On their nasty little feet

 

Well, I don’t want no Short People

Don’t want no Short People

Don’t want no Short People

`Round here

 

Is this a song that hates short people? It certainly seems to be and, clearly, a lot of people in America at the time of its release thought it was. In 1978, legislation was introduced in the state of Maryland to make it illegal to play “Short People” on the radio.

So, it seems that Randy Newman hates short people. They’ve got ‘no reason to live’ and he doesn’t want them around. The question to ask, though, is whether the words are his. Once you realise that the words are the words of a character and they are being presented for our disapproval because we know, like the writer, that such views are clearly absurd and extreme, you begin to get the point. The speaker’s prejudice against short people is irrational and extreme, a form of outrageous bigotry about which we can only feel critical. What Newman is doing is exposing all forms of prejudice and discrimination in all their absurdity. He’s showing that John Bercow in equating ‘heightism’ with sexism and racism, is absolutely right.

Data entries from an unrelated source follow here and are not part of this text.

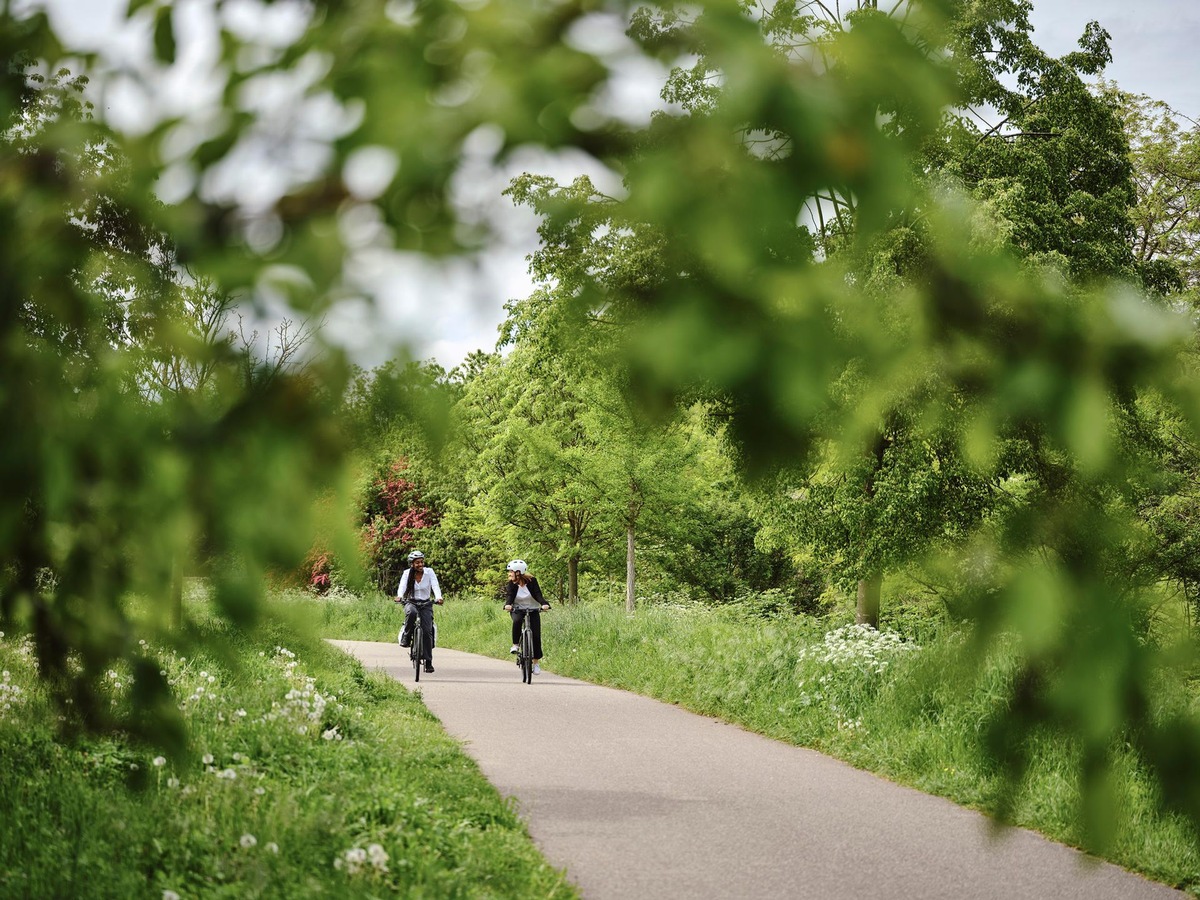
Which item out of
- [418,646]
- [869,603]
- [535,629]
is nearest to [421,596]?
[418,646]

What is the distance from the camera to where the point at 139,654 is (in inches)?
81.2

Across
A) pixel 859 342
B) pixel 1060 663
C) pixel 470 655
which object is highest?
pixel 859 342

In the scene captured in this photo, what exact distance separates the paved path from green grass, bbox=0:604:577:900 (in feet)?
1.81

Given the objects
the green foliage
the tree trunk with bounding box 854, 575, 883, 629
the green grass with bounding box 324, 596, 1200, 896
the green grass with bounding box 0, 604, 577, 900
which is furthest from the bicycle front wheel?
the green foliage

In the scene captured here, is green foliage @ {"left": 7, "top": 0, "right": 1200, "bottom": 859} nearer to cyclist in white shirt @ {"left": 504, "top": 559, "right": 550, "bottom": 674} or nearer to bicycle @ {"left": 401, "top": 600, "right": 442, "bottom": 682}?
cyclist in white shirt @ {"left": 504, "top": 559, "right": 550, "bottom": 674}

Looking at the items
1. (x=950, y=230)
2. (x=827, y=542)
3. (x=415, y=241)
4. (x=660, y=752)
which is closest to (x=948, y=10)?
(x=950, y=230)

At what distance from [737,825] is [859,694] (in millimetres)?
3976

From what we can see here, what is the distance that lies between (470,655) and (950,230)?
22.7m

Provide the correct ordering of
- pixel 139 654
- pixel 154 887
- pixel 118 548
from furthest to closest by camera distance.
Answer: pixel 154 887, pixel 139 654, pixel 118 548

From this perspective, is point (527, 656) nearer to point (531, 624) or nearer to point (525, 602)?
point (531, 624)

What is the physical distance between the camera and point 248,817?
5293 mm

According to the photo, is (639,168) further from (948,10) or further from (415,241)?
(948,10)

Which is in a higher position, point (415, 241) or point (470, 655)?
point (415, 241)

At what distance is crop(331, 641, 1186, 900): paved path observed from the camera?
5.76 metres
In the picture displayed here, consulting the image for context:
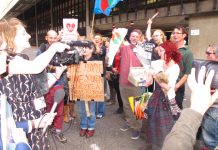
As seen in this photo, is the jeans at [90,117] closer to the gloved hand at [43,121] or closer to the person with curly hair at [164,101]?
the person with curly hair at [164,101]

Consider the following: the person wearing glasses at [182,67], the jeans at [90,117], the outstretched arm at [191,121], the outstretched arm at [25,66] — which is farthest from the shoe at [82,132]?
the outstretched arm at [191,121]

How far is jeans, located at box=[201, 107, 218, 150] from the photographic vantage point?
192cm

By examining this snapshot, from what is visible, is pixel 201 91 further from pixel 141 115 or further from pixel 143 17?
pixel 143 17

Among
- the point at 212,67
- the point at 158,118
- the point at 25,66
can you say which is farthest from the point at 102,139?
the point at 212,67

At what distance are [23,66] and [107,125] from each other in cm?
340

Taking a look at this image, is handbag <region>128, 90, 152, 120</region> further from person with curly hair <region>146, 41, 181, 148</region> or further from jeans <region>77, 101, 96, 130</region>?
jeans <region>77, 101, 96, 130</region>

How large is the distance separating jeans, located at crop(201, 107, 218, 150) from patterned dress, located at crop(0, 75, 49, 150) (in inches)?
54.8

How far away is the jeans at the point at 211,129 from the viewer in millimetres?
1917

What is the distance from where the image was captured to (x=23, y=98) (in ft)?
8.20

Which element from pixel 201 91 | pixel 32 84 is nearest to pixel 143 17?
pixel 32 84

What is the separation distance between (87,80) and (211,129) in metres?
3.10

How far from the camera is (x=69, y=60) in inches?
153

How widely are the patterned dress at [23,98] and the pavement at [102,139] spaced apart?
1.48 metres

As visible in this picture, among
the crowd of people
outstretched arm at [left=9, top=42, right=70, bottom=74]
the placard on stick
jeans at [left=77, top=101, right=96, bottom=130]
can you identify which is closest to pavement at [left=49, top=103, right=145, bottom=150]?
the crowd of people
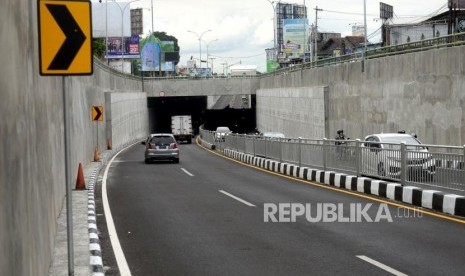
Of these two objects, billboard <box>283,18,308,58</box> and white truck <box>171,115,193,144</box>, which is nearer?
white truck <box>171,115,193,144</box>

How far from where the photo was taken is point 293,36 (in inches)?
5020

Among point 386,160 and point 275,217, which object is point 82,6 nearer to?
point 275,217

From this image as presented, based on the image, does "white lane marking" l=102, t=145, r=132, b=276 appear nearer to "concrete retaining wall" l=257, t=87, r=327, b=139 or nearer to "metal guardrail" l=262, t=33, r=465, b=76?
"metal guardrail" l=262, t=33, r=465, b=76

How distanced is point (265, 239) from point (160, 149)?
23744mm

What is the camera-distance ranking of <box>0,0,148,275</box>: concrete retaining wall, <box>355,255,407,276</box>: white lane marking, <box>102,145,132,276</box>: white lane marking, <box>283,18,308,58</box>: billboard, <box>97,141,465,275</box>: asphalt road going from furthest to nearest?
1. <box>283,18,308,58</box>: billboard
2. <box>102,145,132,276</box>: white lane marking
3. <box>97,141,465,275</box>: asphalt road
4. <box>355,255,407,276</box>: white lane marking
5. <box>0,0,148,275</box>: concrete retaining wall

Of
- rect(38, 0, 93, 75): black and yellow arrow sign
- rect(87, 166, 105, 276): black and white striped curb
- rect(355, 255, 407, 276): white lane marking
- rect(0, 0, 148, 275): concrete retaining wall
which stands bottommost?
rect(355, 255, 407, 276): white lane marking

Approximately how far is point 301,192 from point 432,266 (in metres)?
9.49

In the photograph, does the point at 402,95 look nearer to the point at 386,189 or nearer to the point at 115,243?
the point at 386,189

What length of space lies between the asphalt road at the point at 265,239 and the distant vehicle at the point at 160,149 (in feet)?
51.8

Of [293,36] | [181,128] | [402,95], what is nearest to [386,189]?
[402,95]

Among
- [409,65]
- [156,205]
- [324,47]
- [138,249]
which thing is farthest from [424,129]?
[324,47]

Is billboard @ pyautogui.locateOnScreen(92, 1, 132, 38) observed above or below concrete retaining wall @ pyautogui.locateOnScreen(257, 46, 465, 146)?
above

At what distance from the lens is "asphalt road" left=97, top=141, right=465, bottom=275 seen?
341 inches

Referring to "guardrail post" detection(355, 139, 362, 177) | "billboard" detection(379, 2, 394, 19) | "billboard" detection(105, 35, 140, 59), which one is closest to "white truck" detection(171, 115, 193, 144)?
"guardrail post" detection(355, 139, 362, 177)
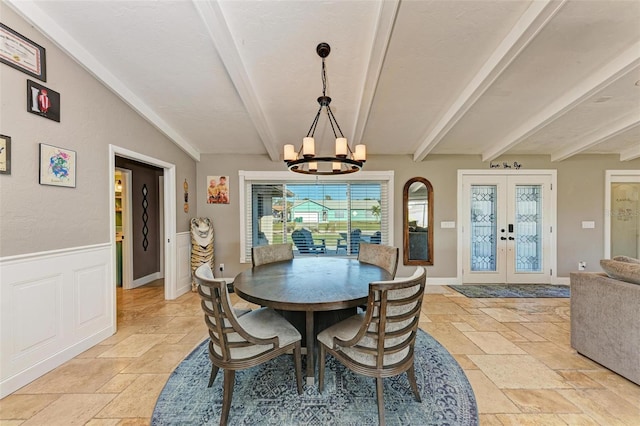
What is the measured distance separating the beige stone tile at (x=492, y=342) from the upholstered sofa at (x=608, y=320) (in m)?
0.50

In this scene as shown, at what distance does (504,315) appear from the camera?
317 cm

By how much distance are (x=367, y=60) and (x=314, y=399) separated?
8.96ft

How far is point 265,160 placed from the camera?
15.1ft

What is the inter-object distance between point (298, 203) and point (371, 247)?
2274 mm

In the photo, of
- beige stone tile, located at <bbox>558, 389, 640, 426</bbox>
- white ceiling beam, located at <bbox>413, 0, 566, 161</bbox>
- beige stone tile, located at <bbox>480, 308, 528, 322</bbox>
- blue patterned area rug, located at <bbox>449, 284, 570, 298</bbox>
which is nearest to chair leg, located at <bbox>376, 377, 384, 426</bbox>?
beige stone tile, located at <bbox>558, 389, 640, 426</bbox>

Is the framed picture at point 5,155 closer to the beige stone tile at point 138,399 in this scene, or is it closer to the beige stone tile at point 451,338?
the beige stone tile at point 138,399

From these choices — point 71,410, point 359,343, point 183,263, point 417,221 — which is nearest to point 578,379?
point 359,343

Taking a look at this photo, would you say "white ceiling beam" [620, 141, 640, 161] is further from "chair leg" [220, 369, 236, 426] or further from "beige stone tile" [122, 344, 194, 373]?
"beige stone tile" [122, 344, 194, 373]

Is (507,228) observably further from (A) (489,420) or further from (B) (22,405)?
(B) (22,405)

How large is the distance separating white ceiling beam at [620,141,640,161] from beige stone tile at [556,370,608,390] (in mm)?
4404

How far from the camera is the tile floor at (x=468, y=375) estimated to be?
5.28 feet

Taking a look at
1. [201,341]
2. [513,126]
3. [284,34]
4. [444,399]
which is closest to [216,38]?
[284,34]

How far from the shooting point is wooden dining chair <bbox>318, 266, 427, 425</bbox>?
139 centimetres

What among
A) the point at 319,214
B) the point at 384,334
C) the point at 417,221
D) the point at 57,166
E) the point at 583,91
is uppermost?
the point at 583,91
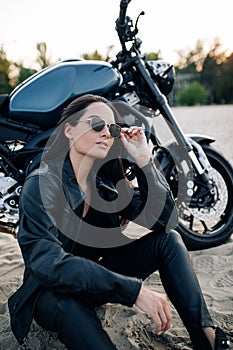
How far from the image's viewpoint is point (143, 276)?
81.7 inches

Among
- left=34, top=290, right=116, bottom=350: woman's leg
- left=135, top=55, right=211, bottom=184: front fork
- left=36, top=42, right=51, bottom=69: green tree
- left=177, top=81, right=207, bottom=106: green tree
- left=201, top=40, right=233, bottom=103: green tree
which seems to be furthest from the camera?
left=201, top=40, right=233, bottom=103: green tree

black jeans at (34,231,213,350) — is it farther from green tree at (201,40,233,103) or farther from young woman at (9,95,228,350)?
green tree at (201,40,233,103)

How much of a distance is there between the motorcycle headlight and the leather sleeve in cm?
178

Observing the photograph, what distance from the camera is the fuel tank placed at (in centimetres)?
258

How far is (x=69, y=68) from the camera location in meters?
2.61

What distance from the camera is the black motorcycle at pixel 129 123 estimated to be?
258 cm

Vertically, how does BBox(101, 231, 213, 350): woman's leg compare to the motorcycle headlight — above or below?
below

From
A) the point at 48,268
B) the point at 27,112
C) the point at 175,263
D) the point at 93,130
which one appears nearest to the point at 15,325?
the point at 48,268

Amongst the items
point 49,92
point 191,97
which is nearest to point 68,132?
point 49,92

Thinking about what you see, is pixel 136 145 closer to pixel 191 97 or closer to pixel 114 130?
pixel 114 130

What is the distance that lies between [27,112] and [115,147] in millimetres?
676

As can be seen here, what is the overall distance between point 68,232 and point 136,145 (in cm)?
53

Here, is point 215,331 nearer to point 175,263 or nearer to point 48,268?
point 175,263

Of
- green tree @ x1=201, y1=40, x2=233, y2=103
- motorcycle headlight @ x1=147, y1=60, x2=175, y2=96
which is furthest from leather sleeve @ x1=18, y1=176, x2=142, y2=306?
green tree @ x1=201, y1=40, x2=233, y2=103
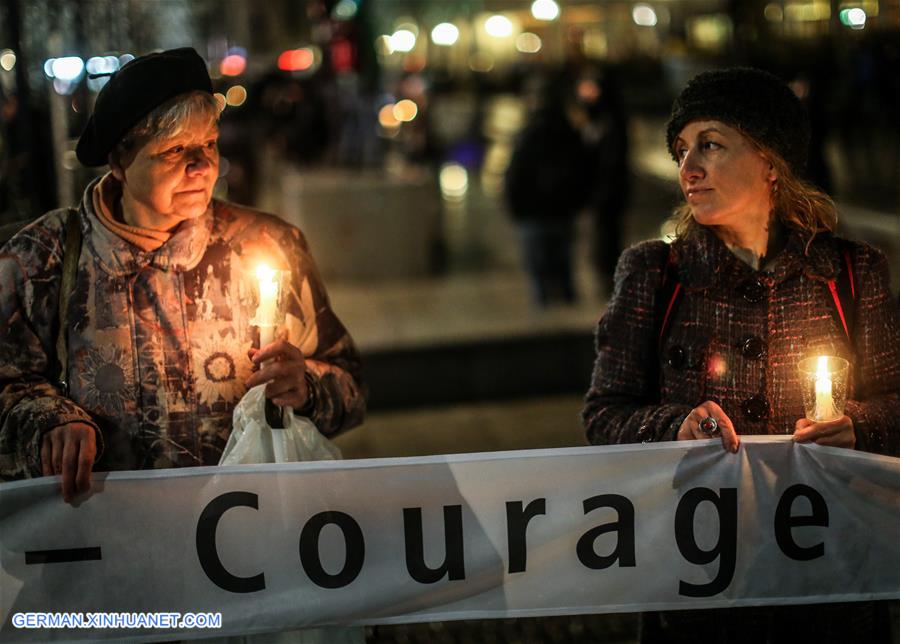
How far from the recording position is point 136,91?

The trouble is, though, that like any form of irony, not everyone will get it. Those who complained to radio stations clearly didn’t, nor did some of the good people of Maryland.

That anyone shouldn’t get ‘Short People’ seems especially strange when you consider that Randy Newman makes it quite clear in the song itself what he thinks, and what we are supposed to think, about the expressed attitudes. In the next verse (the part he calls ‘ the nice and friendly part’ in the Youtube clip) he drops the voice of the speaker and gives us another

Short People are just the same

As you and I

(A Fool Such As I)

All men are brothers

Until the day they die

(It’s A Wonderful World)

He’s still having some ironic fun with those brackets, but this clearly is someone else’s voice, someone who is standing up for those much-maligned short people.

Then we’re back to the bigot –

Short People got nobody

Short People got nobody

Short People got nobody

To love

 

They got little baby legs

That stand so low

You got to pick ’em up

Just to say hello

They got little cars

That go beep, beep, beep

They got little voices

Goin’ peep, peep, peep

They got grubby little fingers

And dirty little minds

They’re gonna get you every time

Well, I don’t want no Short People

Don’t want no Short People

Don’t want no Short People

‘Round here

 

So there you have it – a lesson in irony. Work out where the writer stands in relation to what’s being said and where he wants you to stand. If you’re lucky you’ll get a little helping hand but if you’re not you’re on your own and just have to bring to your reading the sense that sometimes what you read or hear shouldn’t be taken at face value.

You can teach irony and satire through other songs. The Kinks do it admirably in ‘Dedicated Follower of Fashion’ and ‘Well Respected Man’ and even 10CC’s ‘I’m Not in Love’ can teach the lesson of speakers sometimes meaning the opposite of what they say. Ironically, one of the songs which is of little use in teaching irony is Alanis Morissette’s ‘Ironic’.

Randy Newman, though, is the king. He pulls off the ironic trick time and time again (check out ‘Rednecks’ and ‘Political Science’), presenting speakers and attitudes that we are not intended to trust and that we are supposed to criticise. He is one of the supreme satirists, a master of mordant irony  – the English teacher’s (and John Bercow’s) best friend.